### What you will do
Copy out the data line by line exactly, from its start to the line bearing "category: neotoma species", inclusive.

(Saved entries)
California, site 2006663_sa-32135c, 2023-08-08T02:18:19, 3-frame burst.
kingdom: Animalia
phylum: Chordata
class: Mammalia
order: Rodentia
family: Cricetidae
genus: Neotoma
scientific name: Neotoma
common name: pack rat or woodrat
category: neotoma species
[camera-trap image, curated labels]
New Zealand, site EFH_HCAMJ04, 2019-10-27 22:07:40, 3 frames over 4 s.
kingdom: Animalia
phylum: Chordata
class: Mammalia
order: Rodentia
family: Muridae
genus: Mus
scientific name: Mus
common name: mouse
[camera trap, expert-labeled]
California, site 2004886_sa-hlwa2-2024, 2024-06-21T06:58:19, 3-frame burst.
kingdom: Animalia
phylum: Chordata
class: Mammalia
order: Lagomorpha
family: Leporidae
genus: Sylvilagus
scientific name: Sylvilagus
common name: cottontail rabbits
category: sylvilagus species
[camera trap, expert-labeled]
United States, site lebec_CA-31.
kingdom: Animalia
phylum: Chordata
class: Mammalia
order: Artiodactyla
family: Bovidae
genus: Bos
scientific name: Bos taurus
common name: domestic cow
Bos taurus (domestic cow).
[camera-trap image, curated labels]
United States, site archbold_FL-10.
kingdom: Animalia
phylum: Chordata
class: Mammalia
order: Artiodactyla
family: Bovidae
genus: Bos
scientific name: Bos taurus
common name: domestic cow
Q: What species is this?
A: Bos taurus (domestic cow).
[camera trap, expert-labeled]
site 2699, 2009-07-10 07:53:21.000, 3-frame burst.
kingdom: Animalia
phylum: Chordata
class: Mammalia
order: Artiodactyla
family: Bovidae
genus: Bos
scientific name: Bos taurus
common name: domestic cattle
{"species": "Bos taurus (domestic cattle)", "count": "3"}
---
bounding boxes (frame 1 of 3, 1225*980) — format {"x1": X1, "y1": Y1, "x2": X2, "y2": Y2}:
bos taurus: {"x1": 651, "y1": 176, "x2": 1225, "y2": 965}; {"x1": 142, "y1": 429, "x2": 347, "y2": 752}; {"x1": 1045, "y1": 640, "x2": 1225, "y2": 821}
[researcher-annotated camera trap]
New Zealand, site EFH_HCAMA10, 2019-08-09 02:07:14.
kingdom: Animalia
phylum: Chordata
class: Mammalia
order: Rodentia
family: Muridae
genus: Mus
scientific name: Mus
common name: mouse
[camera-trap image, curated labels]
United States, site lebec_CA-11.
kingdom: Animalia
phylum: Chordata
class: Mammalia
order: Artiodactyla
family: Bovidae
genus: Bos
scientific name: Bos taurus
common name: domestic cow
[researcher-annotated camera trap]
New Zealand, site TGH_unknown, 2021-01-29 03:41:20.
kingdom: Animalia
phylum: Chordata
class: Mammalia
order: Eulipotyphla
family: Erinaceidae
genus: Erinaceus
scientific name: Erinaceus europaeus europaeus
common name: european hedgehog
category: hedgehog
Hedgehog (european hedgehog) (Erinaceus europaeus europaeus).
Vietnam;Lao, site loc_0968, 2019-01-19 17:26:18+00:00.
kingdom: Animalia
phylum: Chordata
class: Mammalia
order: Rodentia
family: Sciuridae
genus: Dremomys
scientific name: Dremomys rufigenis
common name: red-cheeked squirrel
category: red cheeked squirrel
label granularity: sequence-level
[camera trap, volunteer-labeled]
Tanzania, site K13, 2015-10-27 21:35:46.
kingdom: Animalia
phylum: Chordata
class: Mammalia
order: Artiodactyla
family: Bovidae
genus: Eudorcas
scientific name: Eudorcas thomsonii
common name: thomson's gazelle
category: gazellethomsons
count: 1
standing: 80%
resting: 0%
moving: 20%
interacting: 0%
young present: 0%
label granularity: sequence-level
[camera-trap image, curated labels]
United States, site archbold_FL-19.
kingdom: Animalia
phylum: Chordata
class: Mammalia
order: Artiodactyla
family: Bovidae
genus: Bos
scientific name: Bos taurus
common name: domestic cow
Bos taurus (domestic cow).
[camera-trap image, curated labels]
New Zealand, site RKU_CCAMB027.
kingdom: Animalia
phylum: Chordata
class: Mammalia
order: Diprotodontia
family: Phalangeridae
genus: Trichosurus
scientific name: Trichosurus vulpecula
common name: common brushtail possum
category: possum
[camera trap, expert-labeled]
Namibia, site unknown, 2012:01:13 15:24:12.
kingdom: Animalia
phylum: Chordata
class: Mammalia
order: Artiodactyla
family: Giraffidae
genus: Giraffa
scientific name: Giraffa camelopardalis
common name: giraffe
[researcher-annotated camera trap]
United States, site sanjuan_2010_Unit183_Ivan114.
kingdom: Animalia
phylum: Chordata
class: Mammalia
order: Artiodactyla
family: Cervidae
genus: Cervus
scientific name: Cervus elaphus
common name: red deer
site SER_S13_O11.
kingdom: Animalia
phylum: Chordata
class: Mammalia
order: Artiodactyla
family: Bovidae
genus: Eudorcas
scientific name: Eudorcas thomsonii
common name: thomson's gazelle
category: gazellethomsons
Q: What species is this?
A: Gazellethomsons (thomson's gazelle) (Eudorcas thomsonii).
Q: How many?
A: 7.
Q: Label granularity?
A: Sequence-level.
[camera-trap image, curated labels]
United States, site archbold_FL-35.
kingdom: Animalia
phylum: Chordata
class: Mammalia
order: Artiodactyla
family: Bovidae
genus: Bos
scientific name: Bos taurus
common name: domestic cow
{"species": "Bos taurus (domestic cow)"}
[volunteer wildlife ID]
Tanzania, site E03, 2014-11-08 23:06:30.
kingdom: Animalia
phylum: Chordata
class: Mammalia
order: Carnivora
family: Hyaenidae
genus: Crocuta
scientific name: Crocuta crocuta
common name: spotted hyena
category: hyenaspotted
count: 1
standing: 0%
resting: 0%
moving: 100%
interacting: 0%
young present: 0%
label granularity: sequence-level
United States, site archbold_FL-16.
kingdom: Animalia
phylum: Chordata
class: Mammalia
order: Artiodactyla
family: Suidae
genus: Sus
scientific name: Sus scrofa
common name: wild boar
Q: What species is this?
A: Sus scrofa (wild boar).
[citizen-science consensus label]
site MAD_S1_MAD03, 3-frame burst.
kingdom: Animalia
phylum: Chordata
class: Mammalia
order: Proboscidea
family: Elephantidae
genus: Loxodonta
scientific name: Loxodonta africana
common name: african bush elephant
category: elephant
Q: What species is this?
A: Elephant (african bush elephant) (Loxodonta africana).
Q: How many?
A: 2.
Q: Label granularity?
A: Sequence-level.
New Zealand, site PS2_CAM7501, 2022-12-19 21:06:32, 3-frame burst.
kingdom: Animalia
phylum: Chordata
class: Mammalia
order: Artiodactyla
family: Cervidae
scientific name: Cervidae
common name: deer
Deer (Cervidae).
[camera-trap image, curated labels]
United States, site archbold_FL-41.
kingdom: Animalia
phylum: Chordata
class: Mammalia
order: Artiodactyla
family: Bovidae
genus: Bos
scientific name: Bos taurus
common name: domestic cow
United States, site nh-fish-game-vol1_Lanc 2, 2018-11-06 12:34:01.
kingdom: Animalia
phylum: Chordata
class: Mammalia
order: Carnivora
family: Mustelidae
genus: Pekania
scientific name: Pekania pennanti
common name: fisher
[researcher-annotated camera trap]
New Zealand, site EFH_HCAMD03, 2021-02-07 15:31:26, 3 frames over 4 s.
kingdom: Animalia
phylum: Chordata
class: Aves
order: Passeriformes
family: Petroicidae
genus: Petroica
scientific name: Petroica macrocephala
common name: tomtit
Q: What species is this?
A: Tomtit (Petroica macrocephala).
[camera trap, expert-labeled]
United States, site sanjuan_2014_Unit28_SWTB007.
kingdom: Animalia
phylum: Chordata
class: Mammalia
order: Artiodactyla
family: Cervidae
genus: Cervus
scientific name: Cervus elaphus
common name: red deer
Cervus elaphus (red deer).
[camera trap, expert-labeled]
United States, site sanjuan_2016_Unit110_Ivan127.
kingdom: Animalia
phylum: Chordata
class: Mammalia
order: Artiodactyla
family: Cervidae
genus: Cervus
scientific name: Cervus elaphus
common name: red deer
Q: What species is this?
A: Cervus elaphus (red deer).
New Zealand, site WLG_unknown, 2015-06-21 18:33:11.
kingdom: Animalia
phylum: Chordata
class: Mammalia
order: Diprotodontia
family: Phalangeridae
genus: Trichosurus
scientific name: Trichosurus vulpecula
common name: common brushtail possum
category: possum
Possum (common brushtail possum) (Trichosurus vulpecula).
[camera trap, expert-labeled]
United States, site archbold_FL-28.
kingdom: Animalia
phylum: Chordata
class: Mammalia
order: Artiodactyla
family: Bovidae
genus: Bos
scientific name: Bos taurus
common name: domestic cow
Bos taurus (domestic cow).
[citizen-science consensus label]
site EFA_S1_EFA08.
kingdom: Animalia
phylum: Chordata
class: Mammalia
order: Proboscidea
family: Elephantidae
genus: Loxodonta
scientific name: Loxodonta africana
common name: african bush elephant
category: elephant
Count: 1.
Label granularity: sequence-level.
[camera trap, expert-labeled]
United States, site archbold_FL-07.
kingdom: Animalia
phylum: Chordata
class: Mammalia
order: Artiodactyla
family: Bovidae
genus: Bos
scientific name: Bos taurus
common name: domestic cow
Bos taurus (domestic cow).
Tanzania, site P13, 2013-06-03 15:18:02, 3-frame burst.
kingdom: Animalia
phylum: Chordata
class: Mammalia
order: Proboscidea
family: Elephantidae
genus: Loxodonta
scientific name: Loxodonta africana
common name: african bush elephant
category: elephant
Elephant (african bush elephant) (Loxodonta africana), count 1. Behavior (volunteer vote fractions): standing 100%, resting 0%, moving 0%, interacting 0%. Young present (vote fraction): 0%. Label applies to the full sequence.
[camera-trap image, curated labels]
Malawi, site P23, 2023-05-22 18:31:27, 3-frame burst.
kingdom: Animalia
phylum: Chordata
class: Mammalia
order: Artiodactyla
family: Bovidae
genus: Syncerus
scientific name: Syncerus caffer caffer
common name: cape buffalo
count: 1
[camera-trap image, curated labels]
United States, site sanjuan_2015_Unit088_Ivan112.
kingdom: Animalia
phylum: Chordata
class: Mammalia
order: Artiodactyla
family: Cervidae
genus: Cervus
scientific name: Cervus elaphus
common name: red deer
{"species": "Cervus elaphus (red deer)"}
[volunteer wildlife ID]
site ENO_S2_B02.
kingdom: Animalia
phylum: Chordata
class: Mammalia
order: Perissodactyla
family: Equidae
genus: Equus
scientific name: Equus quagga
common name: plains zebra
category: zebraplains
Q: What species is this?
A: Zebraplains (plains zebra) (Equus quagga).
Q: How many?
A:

### Reply to the task
California, site 2006663_sa-32135c, 2023-08-08T02:18:19, 3-frame burst.
kingdom: Animalia
phylum: Chordata
class: Mammalia
order: Rodentia
family: Cricetidae
genus: Neotoma
scientific name: Neotoma
common name: pack rat or woodrat
category: neotoma species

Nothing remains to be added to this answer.